# Tuttles Krusty Pelican 1st Annual Inshore Tournament



## whos your daddy (Jun 2, 2004)

The 1st Annual Tuttles Krusty Pelican Inshore Fishing Tournament will be held May 5 , 2007 at Tuttles Krusty Pelican Bar and Grill in Sargent, Texas. Below are the details.

Trout - Redfish - Flounder

Entry Fees - Main Tournament - $20 per person
Lady Angler Pot - $10 per lady angler
Side Pots for - Heaviest Stringer - $10 per person
Redfish with most spots - $5 per person
Trash Can Pot(Heaviest Hardhead)- $5 per person

Catagories - Trout - Redfish - Flounder

Pays- 1st , 2nd and 3rd in each catagory

Heaviest Stringer 

Pays 1st and 2nd place

Lady Angler Pot 

Pays 1st , 2nd and 3rd (Lady angler is for heaviest single redfish. Lady angler will also be eligible to place in main tournament also)
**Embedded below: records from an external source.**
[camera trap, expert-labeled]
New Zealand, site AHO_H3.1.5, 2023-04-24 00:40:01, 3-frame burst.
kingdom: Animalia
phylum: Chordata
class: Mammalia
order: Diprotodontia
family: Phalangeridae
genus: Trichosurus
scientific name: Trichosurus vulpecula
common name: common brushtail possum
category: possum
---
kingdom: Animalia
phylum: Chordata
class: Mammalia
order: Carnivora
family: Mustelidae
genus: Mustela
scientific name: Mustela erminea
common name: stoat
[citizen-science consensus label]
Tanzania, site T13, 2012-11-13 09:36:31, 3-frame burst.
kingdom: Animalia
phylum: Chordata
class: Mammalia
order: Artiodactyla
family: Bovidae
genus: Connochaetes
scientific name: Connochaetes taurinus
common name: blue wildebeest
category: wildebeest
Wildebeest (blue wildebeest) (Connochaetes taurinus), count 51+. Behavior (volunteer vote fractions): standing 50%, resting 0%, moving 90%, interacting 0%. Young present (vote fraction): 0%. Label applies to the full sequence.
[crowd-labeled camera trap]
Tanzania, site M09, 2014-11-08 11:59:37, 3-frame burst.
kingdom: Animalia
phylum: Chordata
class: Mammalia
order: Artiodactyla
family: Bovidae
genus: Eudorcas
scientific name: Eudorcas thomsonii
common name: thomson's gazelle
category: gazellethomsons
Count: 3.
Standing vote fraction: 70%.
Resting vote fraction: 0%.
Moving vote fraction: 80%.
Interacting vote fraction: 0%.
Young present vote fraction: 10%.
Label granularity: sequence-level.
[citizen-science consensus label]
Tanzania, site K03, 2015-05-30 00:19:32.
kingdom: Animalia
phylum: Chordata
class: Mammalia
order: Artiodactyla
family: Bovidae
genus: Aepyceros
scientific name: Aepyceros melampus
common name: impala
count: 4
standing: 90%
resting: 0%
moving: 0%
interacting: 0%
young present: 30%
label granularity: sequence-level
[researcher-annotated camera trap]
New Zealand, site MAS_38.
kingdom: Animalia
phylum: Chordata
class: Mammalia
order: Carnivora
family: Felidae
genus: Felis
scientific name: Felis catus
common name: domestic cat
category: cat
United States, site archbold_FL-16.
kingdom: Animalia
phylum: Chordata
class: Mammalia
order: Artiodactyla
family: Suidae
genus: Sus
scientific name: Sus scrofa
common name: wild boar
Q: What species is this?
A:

Registration- Starts Friday , May 4th at 5pm at Tuttles Krusty Pelican Bar and Grill and ends at 9pm.


Fishing starts at 5am on Saturday , May 5th 2007 and will end at 7pm. Boats must be in line to weigh by 7pm in order to weigh. Scales open at 3pm.

Door prizes and Raffle items , good food , great people.

Anyone wanting a tournament brochure, please P.M me with your mailing address.


Mark Holland


----------



## whos your daddy (Jun 2, 2004)

*Tuttles Inshore Tournament*

Tournament brochures are ready to be mailed out. Let me know if you need one.


----------



## cclayton01 (Jun 6, 2005)

I'll take a couple

Sent PM with address, thanks

Collin C.


----------



## Fubar (Jun 10, 2005)

looks like fun. PM sent.


----------



## LIONESS-270 (May 19, 2005)

Mark, looks great, can't wait!

Thanks,

Rob


----------



## TxLadyAngler (Oct 6, 2004)

Yes, I'll take some please.


----------



## Dolphingirl (Apr 5, 2006)

*Tuttles*

I scanned the tourney flier for all that needed to see one. I am not sure if you can print and mail it in but if you can then by all means please do so! We will accept early entries until April 27th that way we can have time for all the checks to clear....After that you have to register in Sargent Friday May 4th at Tuttles Krusty Pelican Restraunt. And your entry will have to be paid in cash...That way we can pay you in cash when you WIN!!!! Hope to see all of you there.

Kelly


----------



## whos your daddy (Jun 2, 2004)

*Tuttles Inshore Tournament*

Sign up !


----------



## TxLadyAngler (Oct 6, 2004)

We'll (jabx and I) be there!


----------



## whos your daddy (Jun 2, 2004)

*Tuttles Inshore Tournament*

4 days away , hope to see everyone there this weekend.


----------



## TxLadyAngler (Oct 6, 2004)

Well, looks like I won't be able to make the tourney. I hope your event turns out great!


----------



## LIONESS-270 (May 19, 2005)

Robs and I can't make it either...


----------



## whos your daddy (Jun 2, 2004)

Special thanks to Castaway Rods who donated 10 rods to be given away at the tournament to the winners and as door prizes. American Rodsmiths also donated a number of rods as well as several other items. Thanks alot !


----------



## whos your daddy (Jun 2, 2004)

*More Tournament Donations*

Stick Em rods is donating a custom rod to the tournament, Big Thanks Glen from stick em rods. Also , thanks to Lowes in Lake Jackson , bass assassin lures, mirrorlures , Wal Mart and HEB for thier donations to the tournament. Looks to be a great turnout this weekend !


----------



## whos your daddy (Jun 2, 2004)

Tournament Shirts were made by Xact Business Solutions who is owned by TXPALERIDER on this board. He has done a exceptional job working with us with our tournament shirts. I will continue to use him for the upcoming offshore tournament in June for shirts as well as a tournament banner. He is very recommended. Thanks Brad !


----------



## whos your daddy (Jun 2, 2004)

*Tuttles Inshore Tournament*

Marshrat Rods are donating a custom rod to the tournament also. Big Thanks to Donna Reed at Marshrat Rods for the donation.


----------



## whos your daddy (Jun 2, 2004)

*Correction*

Make that Doris Reed , sorry Doris


----------



## whos your daddy (Jun 2, 2004)

*Laguna Rods*

Thanks to Jode Shupe from Laguna Rods for his donation of Laguna Rods to the tournament. He is a great guy and made arrangements in getting the rods here for the tournament with the help of Capt John. Thanks Guys !


----------